#### Text section

= Paleo-Arctic tradition =

Tradition of earliest humans in North American Arctic

The Paleo-Arctic Tradition is the name given by archaeologists to the cultural tradition of the earliest well-documented human occupants of the North American Arctic, which date from the period 8000-5000 BC. The tradition covers Alaska, and expands far into the east, west, and the Southwest Yukon Territory of Canada.

The Upward Sun River site, a Late Pleistocene archaeological site associated with the Paleo-Arctic Tradition, located in the Tanana Valley, Alaska has now been dated to around 11,500 BP. Upward Sun River is the site of the oldest human remains discovered on the American side of Beringia.

Around 8000 BC, Alaska was still connected to Siberia with the landbridge, located in the current Bering Strait. People who inhabited this region in Alaska were of the Dyuktai tradition, originally located in Siberia. Eventually, the Dyuktai changed into the Sumnagin culture, a hunting/fishing group, whose culture was defined by possessing a new technology. Other cultures flourished as well, all being placed under the general category of the Paleo-Arctic tradition.

"The Paleo-Arctic tradition is still a shadowy entity, a patchwork of local Early Holocene cultural traditions that flourished over an enormous area of extreme northwestern North America for at least 4000 years, and longer in many places. Other terms such as the Northwest Microblade tradition, Denali Complex, and Beringian tradition have been used to describe these same general adaptations, but Paleo-Arctic is the most appropriate because it is the kind of general label that reflects a great variety of different human adaptations during a period of increasing environmental diversity and change".

The Paleo-Arctic is mostly known for lithic remains (stone technology). Some artifacts found include microblades, small wedge-shaped cores, some leaf-shaped bifaces, scrapers, and graving tools. The microblades were used as hunting weapons and were mounted in wood, antler, or bone points. Paleo-Arctic stone specialists also created bifaces that were used as tools and as cores for the production of large artifact blanks. Little evidence remains of the culture's settlement patterns, because many of the settlements were inundated by the rising sea levels of the Holocene; however, remains of stone tools were discovered, giving indirect evidence of settlement sites.

########
#### Given information

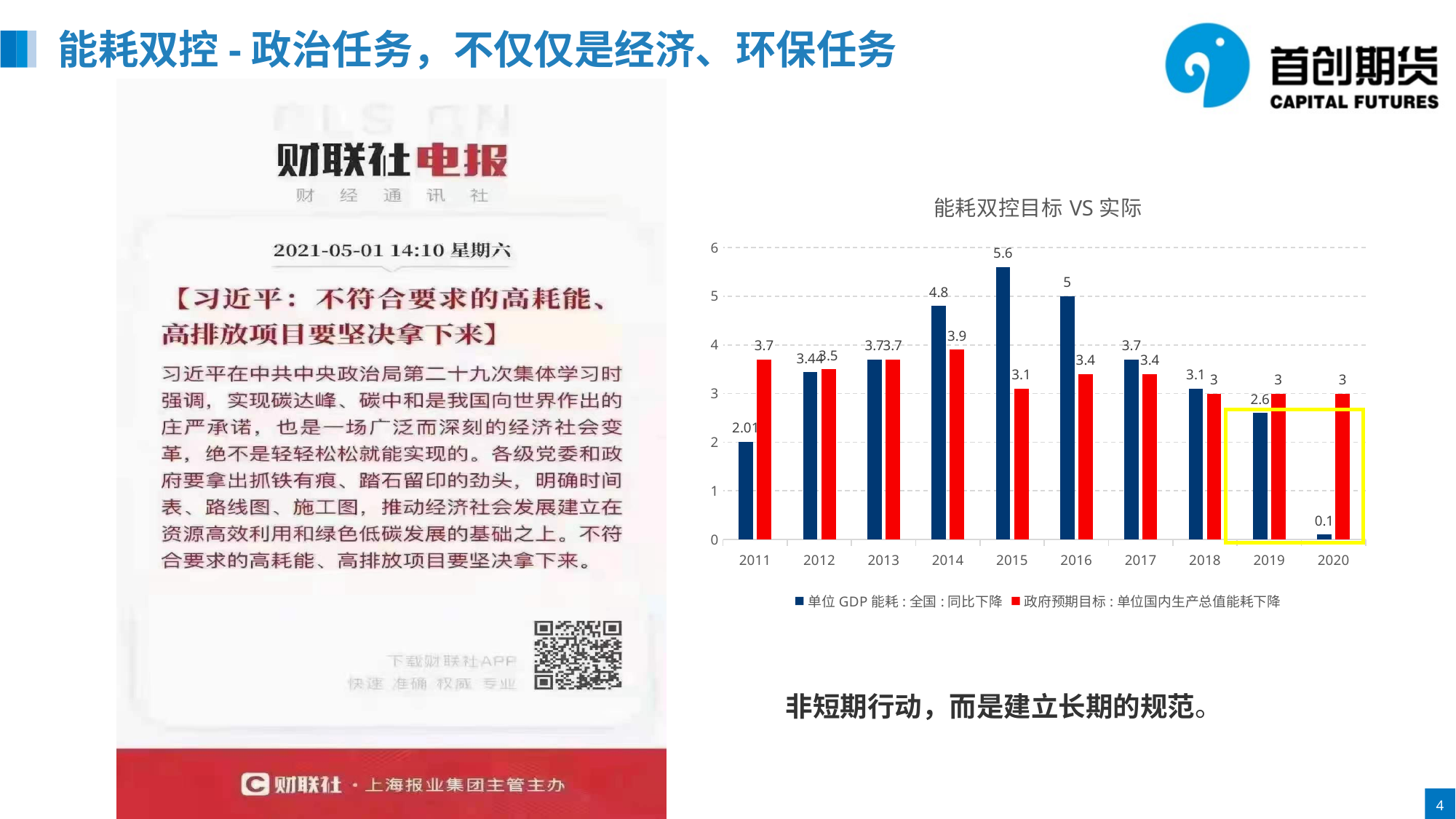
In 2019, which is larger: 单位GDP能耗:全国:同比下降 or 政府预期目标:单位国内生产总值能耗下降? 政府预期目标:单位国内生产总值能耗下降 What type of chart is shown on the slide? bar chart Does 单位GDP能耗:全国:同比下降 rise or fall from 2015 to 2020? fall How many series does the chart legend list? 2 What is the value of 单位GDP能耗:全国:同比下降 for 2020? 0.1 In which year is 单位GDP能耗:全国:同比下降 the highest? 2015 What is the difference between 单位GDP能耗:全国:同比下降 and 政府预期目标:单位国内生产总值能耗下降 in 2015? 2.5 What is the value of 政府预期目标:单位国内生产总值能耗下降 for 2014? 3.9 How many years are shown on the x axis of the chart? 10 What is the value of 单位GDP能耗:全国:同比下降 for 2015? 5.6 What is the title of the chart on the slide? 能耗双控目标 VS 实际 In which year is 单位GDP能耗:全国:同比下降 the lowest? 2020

########
#### Given information

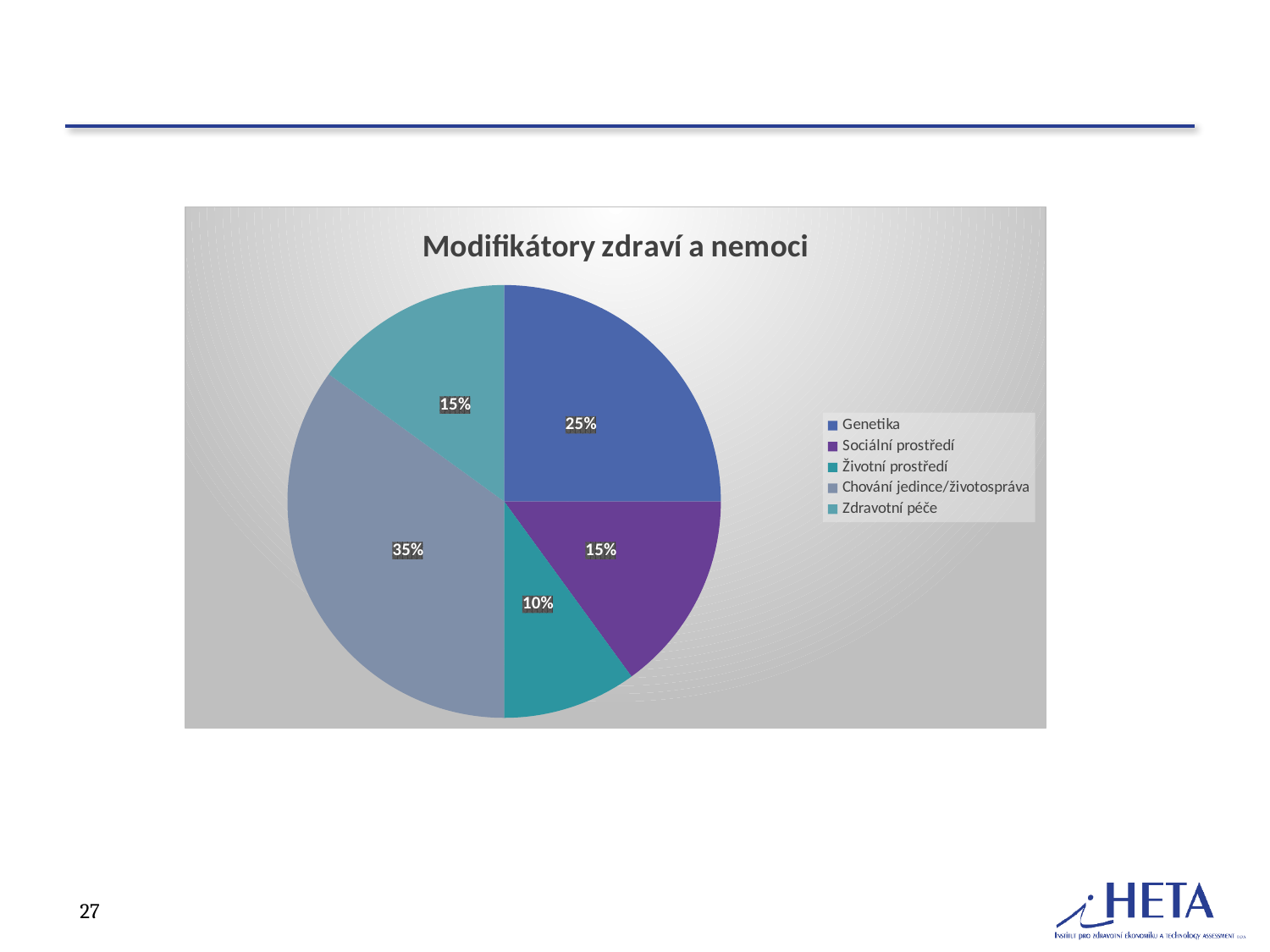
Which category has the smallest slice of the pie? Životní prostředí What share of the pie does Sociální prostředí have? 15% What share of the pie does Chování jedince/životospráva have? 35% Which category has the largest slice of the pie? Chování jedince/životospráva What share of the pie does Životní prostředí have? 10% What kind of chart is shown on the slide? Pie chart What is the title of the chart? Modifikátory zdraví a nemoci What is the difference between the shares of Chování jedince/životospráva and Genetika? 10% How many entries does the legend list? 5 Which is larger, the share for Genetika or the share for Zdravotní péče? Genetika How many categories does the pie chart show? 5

########

**What you will do:**
a: Transcribe the passage of the Paleo-Arctic tradition text from "Tradition of earliest" to "side of Beringia.".
b: For each statement below, state whether it agrees with the Paleo-Arctic tradition text, answering yes or no and quoting the deciding words of the text.
(i) The Upward Sun River site is located in the Tanana Valley, Alaska.
(ii) The Sumnagin culture was a farming group.
(iii) The microblades were mounted in stone points.
c: Answer these questions using the Paleo-Arctic tradition text.
(i) From what period do the earliest well-documented human occupants of the North American Arctic date?
(ii) Which territory of Canada does the tradition expand into?
(iii) What happened to many of the settlements, leaving little evidence of settlement patterns?

**Responses to the exercise:**
a:
Tradition of earliest humans in North American Arctic

The Paleo-Arctic Tradition is the name given by archaeologists to the cultural tradition of the earliest well-documented human occupants of the North American Arctic, which date from the period 8000-5000 BC. The tradition covers Alaska, and expands far into the east, west, and the Southwest Yukon Territory of Canada.

The Upward Sun River site, a Late Pleistocene archaeological site associated with the Paleo-Arctic Tradition, located in the Tanana Valley, Alaska has now been dated to around 11,500 BP. Upward Sun River is the site of the oldest human remains discovered on the American side of Beringia.

b:
(i) Yes: "located in the Tanana Valley, Alaska"
(ii) No: "the Sumnagin culture, a hunting/fishing group"
(iii) No: "were mounted in wood, antler, or bone points"

c:
(i) 8000-5000 BC
(ii) The Southwest Yukon Territory
(iii) They were inundated by the rising sea levels of the Holocene.